La récente série de découvertes aurait sans doute embarrassé Hogarth, qui, à la fin du XIXe siècle, avait creusé près du site de la salle de conférence, mais pas assez profondément. Mais les mystères restent. Le site de la tombe d'Alexandre - dont la connaissance semble avoir disparu à la fin de la période romaine - fait toujours l'objet de spéculations, tout comme l'emplacement exact de la grande bibliothèque. Malgré cela, les vestiges de l'ancienne Alexandrie sont peut-être détruits plus rapidement qu'ils ne sont découverts, en raison de la promotion immobilière. Depuis 1997, Empereur a entrepris 12 «fouilles de sauvetage», au cours desquelles les archéologues n’ont que peu de temps pour récupérer ce qu’ils peuvent avant que les bulldozers s’installent pour une nouvelle construction. Il n’ya pas assez de temps et d’argent pour faire plus, dit Empereur; "C'est dommage." Il fait écho à ce que le poète grec Constantine Cafavy avait écrit il y a près d'un siècle: "Dites au revoir à elle, à l'Alexandrie que vous perdez."

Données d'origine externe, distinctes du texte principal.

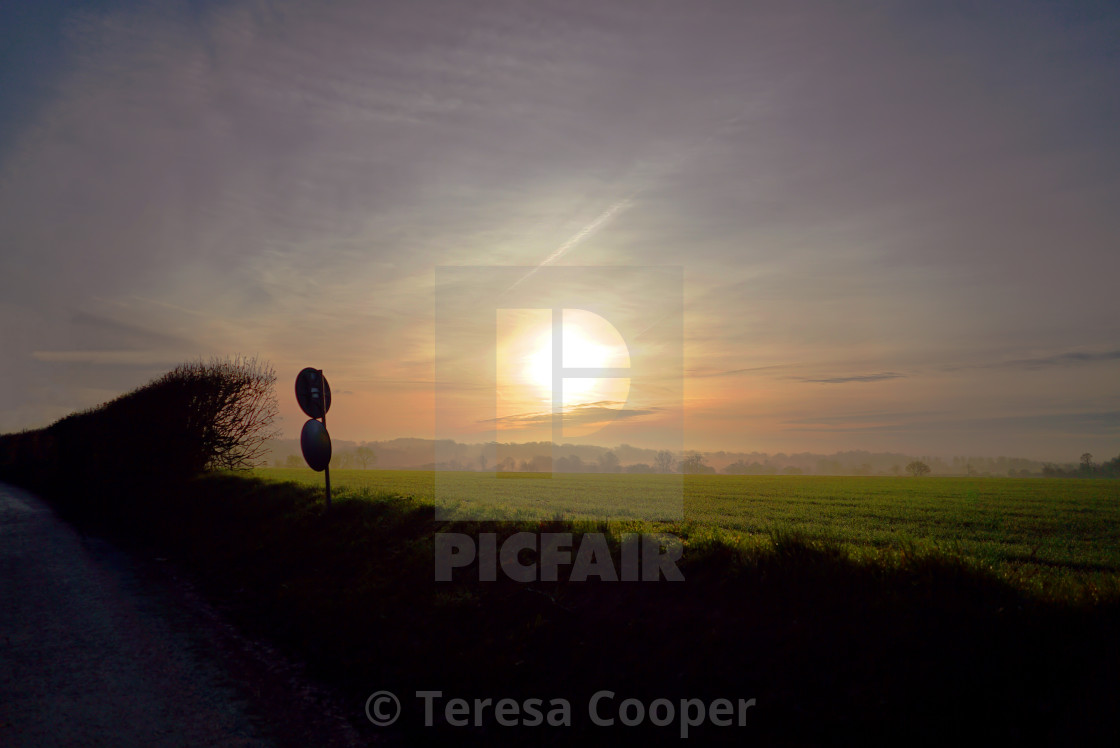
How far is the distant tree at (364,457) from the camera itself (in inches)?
5134

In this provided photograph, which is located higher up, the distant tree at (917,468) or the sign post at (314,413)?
the sign post at (314,413)

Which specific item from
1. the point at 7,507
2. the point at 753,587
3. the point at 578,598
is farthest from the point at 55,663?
the point at 7,507

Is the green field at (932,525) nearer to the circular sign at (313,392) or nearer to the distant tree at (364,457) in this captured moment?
the circular sign at (313,392)

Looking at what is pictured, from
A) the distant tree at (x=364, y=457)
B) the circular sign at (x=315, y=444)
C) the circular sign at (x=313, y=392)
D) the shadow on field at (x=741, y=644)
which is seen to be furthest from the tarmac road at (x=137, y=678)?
the distant tree at (x=364, y=457)

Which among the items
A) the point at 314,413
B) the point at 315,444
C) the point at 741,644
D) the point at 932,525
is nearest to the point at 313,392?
the point at 314,413

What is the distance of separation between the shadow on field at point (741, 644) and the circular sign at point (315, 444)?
5.01 meters

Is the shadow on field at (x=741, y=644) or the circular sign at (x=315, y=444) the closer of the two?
the shadow on field at (x=741, y=644)

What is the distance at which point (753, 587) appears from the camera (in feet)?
21.1

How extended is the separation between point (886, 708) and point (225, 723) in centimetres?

En passant devant un nouveau gratte-ciel criard, Empereur ne peut cacher son dédain. Il dit que le promoteur, craignant que des trésors archéologiques frappants ne retardent la construction, a utilisé ses relations politiques pour éviter les fouilles de sauvetage. «Cet endroit n'avait pas été construit depuis l'Antiquité. C'est peut-être le site de l'un des plus grands gymnases du monde. »Un tel bâtiment aurait été non seulement un complexe sportif, mais également un lieu de rencontre pour des activités intellectuelles.

Pendant deux ans, Empereur examina une vaste nécropole, ou lieu de sépulture, jusqu'à ce que les anciennes catacombes soient démolies pour faire place à une voie de communication. Quel dommage, dit-il, que les ruines n'aient pas été préservées, ne serait-ce que pour attirer les touristes, les droits d'entrée supportant les travaux de recherche.

Comme les archéologues du passé, les visiteurs d'aujourd'hui en Egypte ignorent généralement Alexandrie au profit des pyramides de Gizeh et des temples de Louxor. Mais Empereur cherche des fonds pour son musée de la citerne, tandis que le président du Conseil suprême des antiquités égyptiennes envisage une série de tunnels sous-marins transparents dans le port d’Alexandrie pour montrer la ville engloutie. Le musée gréco-romain poussiéreux est en train de faire l'objet d'une refonte indispensable, et un musée présentant des mosaïques anciennes est en préparation. Une nouvelle bibliothèque scintillante et des parcs agrémentés donnent à certaines parties de la ville un air prospère.

Pourtant, même par une journée ensoleillée le long de la corniche balnéaire incurvée, il règne une atmosphère mélancolique. À travers les guerres, les tremblements de terre, le tsunami, les dépressions et les révolutions, Alexandrie se refait mais ne peut pas tout à fait ébranler son passé. Cafavy a imaginé une musique ancienne faisant écho dans les rues d'Alexandrie et a écrit: "Cette ville vous poursuivra toujours."